Revue de presse
Conte moderne
Il était une fois une visite improbable. Pour ce critique de rock accro au vinyle, voir débarquer chez soi Simon Reynolds, le fameux spécialiste anglais du genre, auteur du culte Rétromania, est un choc. Un peu comme si Bono sonnait chez Daho. Une illusion? En tout cas, un rêve qui durera une semaine. Chaque jour avec une précisions métronome, cet invité surprise jaugera son hôte, curieux de ce qu’un french critic peut bien écouter. Une épreuve pour notre maniaque du 33-tours. Il y a bien les Kills, Beach House, Kanye West, Costellon Paddy MacAloon… Seulement voilà, les platines de François Gorin, journaliste à Télérama, ne se lassent pas de faire tourner les Doors, les Beach Boys, Lou Reed, Dylan… Dans Nos futurs, ne résume-t-il pas : “La musique n’a plus de présent, encore moins d’avenir, tout est bouffé par le passé”, reprenant la thèse de Reynolds? Rare concession à la modernité, l’auteur alimente un blog depuis cinq ans. Son nom? Les Disques rayés… Une entreprise furieusement rétro.

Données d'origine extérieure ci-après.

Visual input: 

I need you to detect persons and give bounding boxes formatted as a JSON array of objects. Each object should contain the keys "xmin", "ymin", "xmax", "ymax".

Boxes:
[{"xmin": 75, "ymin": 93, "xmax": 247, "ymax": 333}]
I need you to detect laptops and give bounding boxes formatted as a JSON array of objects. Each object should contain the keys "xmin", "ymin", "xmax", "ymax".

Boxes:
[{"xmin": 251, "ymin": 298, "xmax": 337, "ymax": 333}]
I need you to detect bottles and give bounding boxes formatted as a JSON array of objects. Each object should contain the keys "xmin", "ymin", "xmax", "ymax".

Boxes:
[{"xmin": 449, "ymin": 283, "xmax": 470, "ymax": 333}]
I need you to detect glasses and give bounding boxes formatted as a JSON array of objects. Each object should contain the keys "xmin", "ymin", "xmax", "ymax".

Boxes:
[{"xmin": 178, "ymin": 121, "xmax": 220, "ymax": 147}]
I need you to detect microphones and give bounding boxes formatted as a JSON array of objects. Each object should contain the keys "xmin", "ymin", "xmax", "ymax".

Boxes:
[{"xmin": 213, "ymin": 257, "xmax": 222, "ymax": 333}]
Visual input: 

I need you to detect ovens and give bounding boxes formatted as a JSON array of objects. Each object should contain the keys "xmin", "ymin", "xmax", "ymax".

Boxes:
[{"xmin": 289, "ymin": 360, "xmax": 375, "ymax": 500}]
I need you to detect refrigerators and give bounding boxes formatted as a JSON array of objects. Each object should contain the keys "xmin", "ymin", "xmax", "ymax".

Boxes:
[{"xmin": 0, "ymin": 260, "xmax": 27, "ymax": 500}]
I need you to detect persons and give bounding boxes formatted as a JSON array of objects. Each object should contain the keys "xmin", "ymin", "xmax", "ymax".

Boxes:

La nostalgie camarade. Devra-t-on un jour ainsi rebaptiser cette page tant la nostalgie, plus que jamais, est au cœur de la rentrée littéraire et finalement de la plupart des livres chroniqués ici ? La nouvelle garde rock (sic) n’inspire, semble-t-il, pas autant ses contemporains que leurs glorieux aînés tandis que l’histoire du rock est elle devenue un sujet majeur, au même titre que celle du cinéma ou de la littérature mais avec, notons-le, la légère différence que son passé y apparaît bien plus que son actualité, ce que, par ailleurs certains pourraient voir comme la preuve que le binz n’est plus un truc d’avenir. On vous laisse juges.
Rétromaniques, nous le sommes tous devenus depuis Youtube et aucun domaine artistique n’est aujourd’hui épargné par cette vague inexorable ainsi que le journaliste et critique rock Simon Reynolds nous l’avait démontré brillamment dans son vaste essai Rétromania, essai qui sert aujourd’hui de point de départ au livre de l’également journaliste et critique rock, François Gorin, Nos futurs, Un conte post-rétro.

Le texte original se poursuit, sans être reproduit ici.